*** Source material Section Begins ***

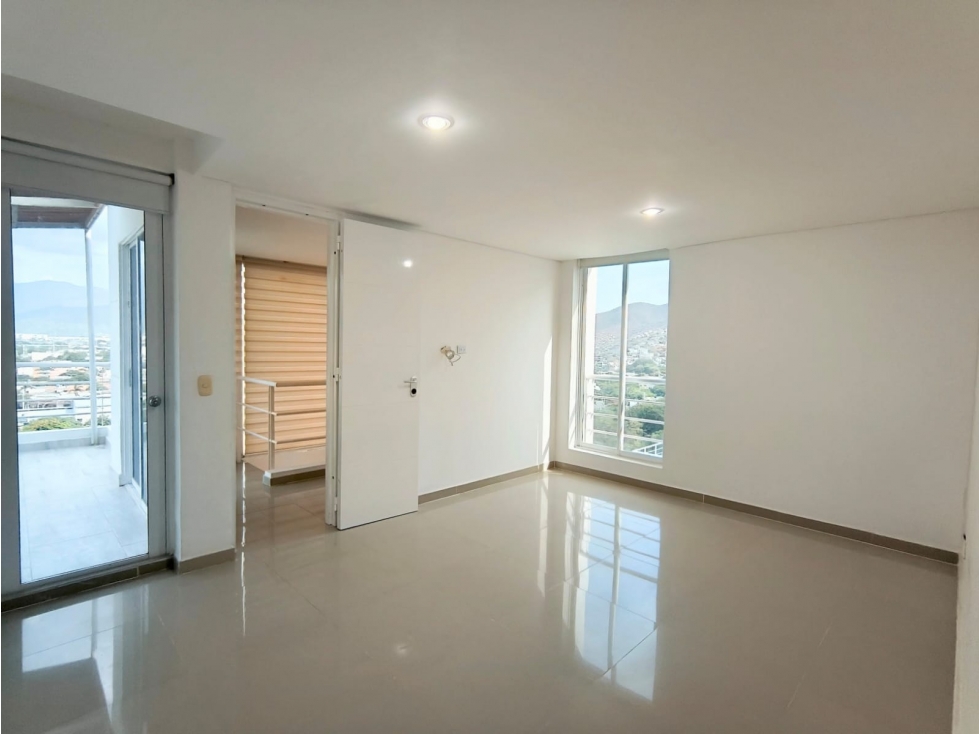 VENTA PENTHOUSE BAVARIA SANTA MARTA J.V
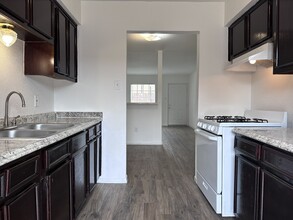 Timber Crossing Apartments in Houston, TX - Building Photo - Building Photo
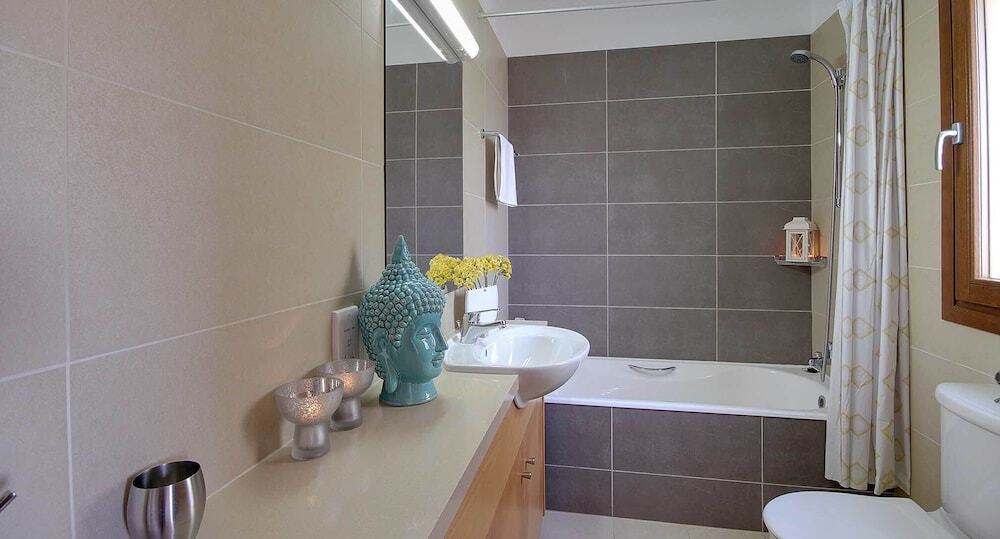 Хлорака: Villa HG12 - Athina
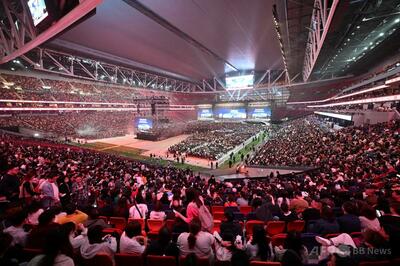 香港でスポーツ複合施設がオープン、5万人のスタジアムで開園式典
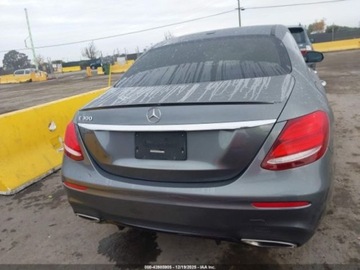 Mercedes Klasa E W213 2019 Mercedes-Benz Klasa E MERCEDES-BENZ E 300 2.0 Benzyna 244KM, zdjęcie 3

*** Source material Section Ends ***

* What you need to do: The listing above must be repeated exactly. Its pictures are not part of the copy.

* Written answer:
 VENTA PENTHOUSE BAVARIA SANTA MARTA J.V
 Timber Crossing Apartments in Houston, TX - Building Photo - Building Photo
 Хлорака: Villa HG12 - Athina
 香港でスポーツ複合施設がオープン、5万人のスタジアムで開園式典
 Mercedes Klasa E W213 2019 Mercedes-Benz Klasa E MERCEDES-BENZ E 300 2.0 Benzyna 244KM, zdjęcie 3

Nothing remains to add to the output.